Singapore's stock market closed marginally higher on Thursday, as the country's domestic supply price index, manufactured products price index, and import and export price index fell in July.
The Straits Times Index (STI), a key benchmark for the Singapore Exchange, ranged between 3,379.07 and 3,414.91 throughout the day. It ended the session at 3,404.47, up 13.44 points or 0.4% compared to Wednesday's close.
Singapore's Import Price Index fell 0.8% year on year in July, extending the 0.5% drop in the preceding month, according to the Department of Statistics.
The Export Price Index also slipped 0.4% year on year in July, while it was flat in the year-ago month.

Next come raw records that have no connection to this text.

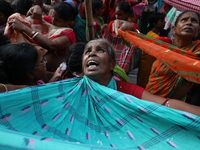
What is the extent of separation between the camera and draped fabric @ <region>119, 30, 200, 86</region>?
5.64 ft

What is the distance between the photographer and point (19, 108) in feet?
5.22

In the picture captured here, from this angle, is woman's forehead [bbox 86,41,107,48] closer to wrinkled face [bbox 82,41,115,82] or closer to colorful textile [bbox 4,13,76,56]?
wrinkled face [bbox 82,41,115,82]

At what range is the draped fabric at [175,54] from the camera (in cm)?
172

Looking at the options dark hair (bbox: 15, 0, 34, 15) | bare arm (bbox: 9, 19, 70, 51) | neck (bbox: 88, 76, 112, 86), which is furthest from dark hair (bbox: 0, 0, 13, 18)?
neck (bbox: 88, 76, 112, 86)

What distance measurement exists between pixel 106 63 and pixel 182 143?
0.93 metres

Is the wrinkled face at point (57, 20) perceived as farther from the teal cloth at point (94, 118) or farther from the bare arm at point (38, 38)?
the teal cloth at point (94, 118)

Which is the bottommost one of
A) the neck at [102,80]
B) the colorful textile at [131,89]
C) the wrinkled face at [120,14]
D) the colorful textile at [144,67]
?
the colorful textile at [144,67]

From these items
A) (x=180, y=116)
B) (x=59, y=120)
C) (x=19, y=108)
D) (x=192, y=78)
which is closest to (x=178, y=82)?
(x=192, y=78)

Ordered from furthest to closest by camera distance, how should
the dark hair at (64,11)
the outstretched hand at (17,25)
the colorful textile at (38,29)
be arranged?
1. the dark hair at (64,11)
2. the colorful textile at (38,29)
3. the outstretched hand at (17,25)

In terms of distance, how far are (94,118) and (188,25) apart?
4.49ft

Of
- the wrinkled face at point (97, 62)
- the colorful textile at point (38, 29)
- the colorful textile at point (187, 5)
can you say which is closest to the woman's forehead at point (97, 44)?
the wrinkled face at point (97, 62)

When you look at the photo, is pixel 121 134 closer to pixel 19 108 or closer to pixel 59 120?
pixel 59 120

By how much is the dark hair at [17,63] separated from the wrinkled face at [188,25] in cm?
144

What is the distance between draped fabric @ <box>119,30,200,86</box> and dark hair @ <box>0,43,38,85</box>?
1010 millimetres
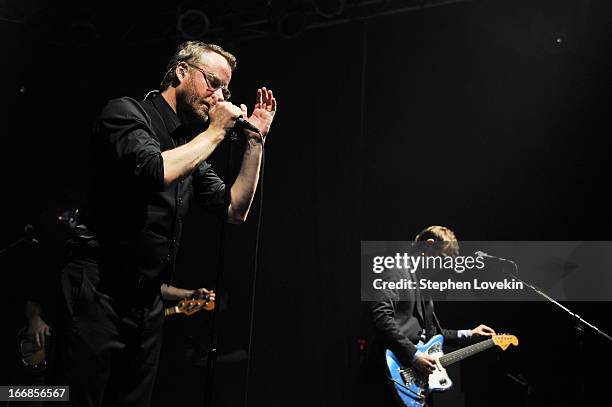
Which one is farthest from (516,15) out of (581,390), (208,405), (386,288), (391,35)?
(208,405)

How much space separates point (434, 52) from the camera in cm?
573

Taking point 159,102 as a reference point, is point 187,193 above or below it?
below

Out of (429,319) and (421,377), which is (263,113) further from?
(429,319)

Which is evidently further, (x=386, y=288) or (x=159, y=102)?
(x=386, y=288)

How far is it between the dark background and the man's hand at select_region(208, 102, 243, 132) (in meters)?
3.90

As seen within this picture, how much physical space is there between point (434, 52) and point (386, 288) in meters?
2.73

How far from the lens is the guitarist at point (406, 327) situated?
4.37 meters

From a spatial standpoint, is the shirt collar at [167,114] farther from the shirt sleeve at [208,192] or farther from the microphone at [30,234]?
the microphone at [30,234]

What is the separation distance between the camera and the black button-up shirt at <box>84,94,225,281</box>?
1.66 meters

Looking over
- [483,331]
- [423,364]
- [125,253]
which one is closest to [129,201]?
[125,253]

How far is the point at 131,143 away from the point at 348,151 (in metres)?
4.23

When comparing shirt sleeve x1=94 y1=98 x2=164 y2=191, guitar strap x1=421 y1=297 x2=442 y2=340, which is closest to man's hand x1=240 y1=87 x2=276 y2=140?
shirt sleeve x1=94 y1=98 x2=164 y2=191

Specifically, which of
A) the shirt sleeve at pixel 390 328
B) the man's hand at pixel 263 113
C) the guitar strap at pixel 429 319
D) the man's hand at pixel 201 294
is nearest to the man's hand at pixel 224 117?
the man's hand at pixel 263 113

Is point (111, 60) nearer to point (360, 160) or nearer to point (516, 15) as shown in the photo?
point (360, 160)
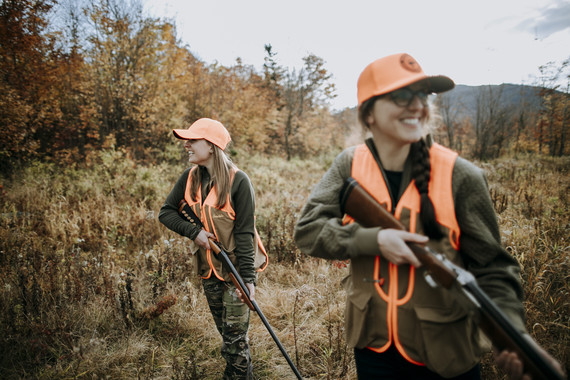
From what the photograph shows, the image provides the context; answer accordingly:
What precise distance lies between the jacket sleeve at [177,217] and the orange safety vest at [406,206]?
1.57 metres

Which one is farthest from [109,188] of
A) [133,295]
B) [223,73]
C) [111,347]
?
[223,73]

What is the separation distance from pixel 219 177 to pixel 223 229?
428mm

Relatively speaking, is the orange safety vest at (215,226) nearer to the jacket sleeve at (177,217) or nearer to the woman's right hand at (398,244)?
the jacket sleeve at (177,217)

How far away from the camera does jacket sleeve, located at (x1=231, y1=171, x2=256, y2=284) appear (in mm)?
2314

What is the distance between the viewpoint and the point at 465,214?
1.14 m

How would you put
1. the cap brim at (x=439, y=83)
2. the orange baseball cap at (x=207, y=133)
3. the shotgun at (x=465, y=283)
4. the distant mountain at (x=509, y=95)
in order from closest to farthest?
the shotgun at (x=465, y=283) → the cap brim at (x=439, y=83) → the orange baseball cap at (x=207, y=133) → the distant mountain at (x=509, y=95)

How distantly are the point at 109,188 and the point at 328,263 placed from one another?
6.43m

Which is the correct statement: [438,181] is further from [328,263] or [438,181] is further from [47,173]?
[47,173]

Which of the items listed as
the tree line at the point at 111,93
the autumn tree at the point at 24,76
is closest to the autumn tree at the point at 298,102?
the tree line at the point at 111,93

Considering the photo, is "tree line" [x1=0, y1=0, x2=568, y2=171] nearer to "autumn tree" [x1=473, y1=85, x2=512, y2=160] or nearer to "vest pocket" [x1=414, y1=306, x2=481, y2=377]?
"autumn tree" [x1=473, y1=85, x2=512, y2=160]

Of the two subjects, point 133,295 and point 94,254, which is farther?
point 94,254

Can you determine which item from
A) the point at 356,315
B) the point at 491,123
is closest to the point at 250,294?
the point at 356,315

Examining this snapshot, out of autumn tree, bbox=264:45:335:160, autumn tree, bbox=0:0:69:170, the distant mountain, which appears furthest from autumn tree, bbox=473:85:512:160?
autumn tree, bbox=0:0:69:170

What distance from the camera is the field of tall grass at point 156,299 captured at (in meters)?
2.80
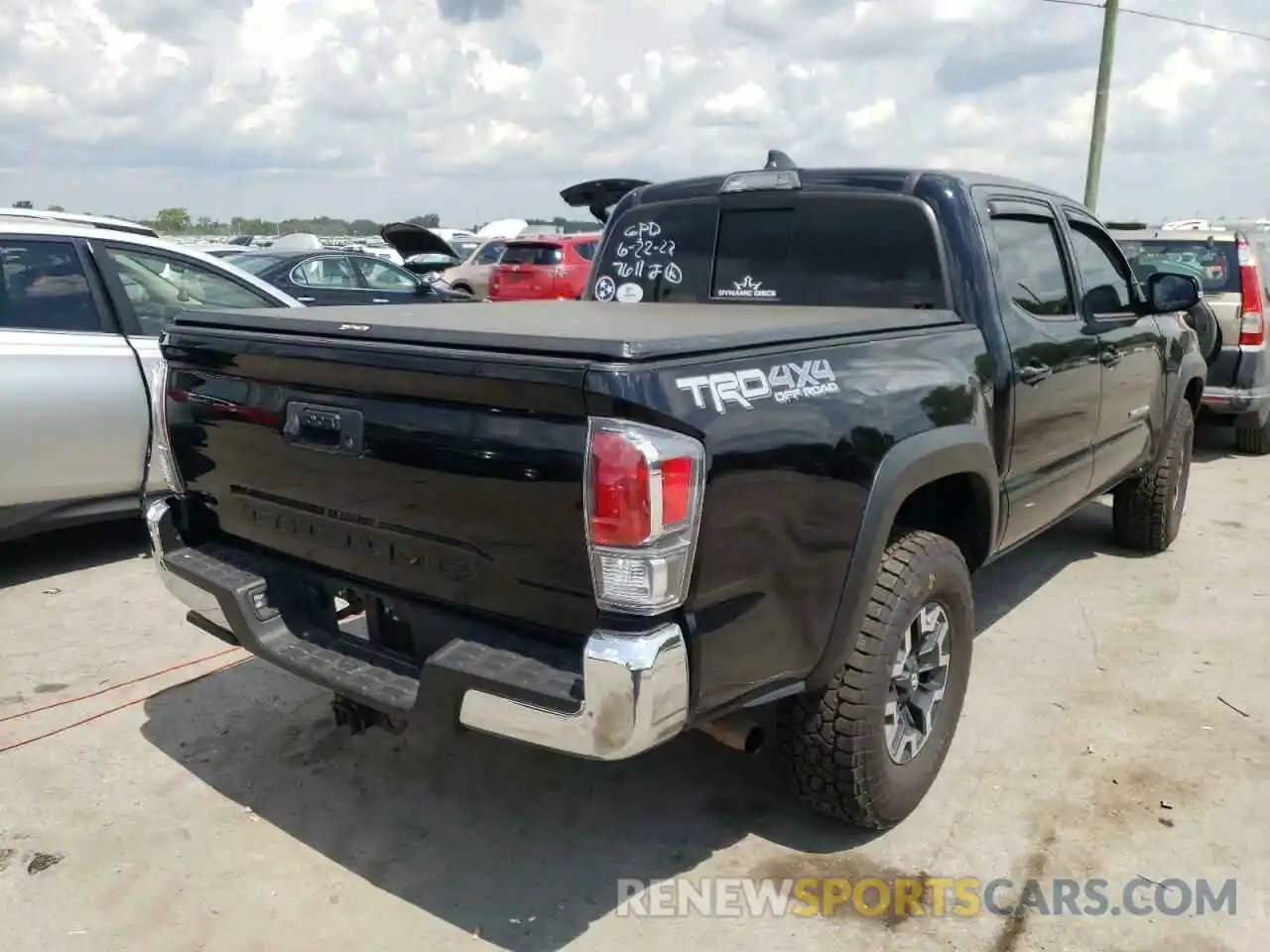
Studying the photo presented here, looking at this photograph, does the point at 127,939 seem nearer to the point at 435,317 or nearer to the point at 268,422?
the point at 268,422

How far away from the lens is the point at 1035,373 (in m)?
3.70

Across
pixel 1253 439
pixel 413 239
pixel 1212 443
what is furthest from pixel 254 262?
pixel 1253 439

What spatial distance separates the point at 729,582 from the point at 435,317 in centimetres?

Singapore's manufactured products price index fell 2.6% in July from June, reversing the 0.4% increase in June from May, the city-state's Department of Statistics reported on Thursday.
Meanwhile, the city-state's Domestic Supply Price Index also dropped 1.9% in July 2024, reversing a 0.1% increase in June, according to data released by the Department of Statistics Singapore.
In company news, shares of Grand Banks Yachts surged over 20% after the company booked a 123% year over year growth in its profit attributable to owners of SG$14.5 million for six months ended June 30, from SG$6.5 million a year earlier.
PEC's shares were up over 7% after the company reported profit attributable to owners surged 176% year-over-year to SG$10.8 million in the six months ended June 30 from SG$3.9 million.
Meanwhile, shares of Tai Sin Electric were down over 1% even after the company logged a 62% increase in its profit attributable to shareholders of SG$7.7 million in the six months ended June 30, from SG$4.7 million a year earlier.
Nio stock fell 3.7% as peer Li Auto’s profit margins shrank in the second quarter while earnings failed to surpass market consensus amid a brutal price war.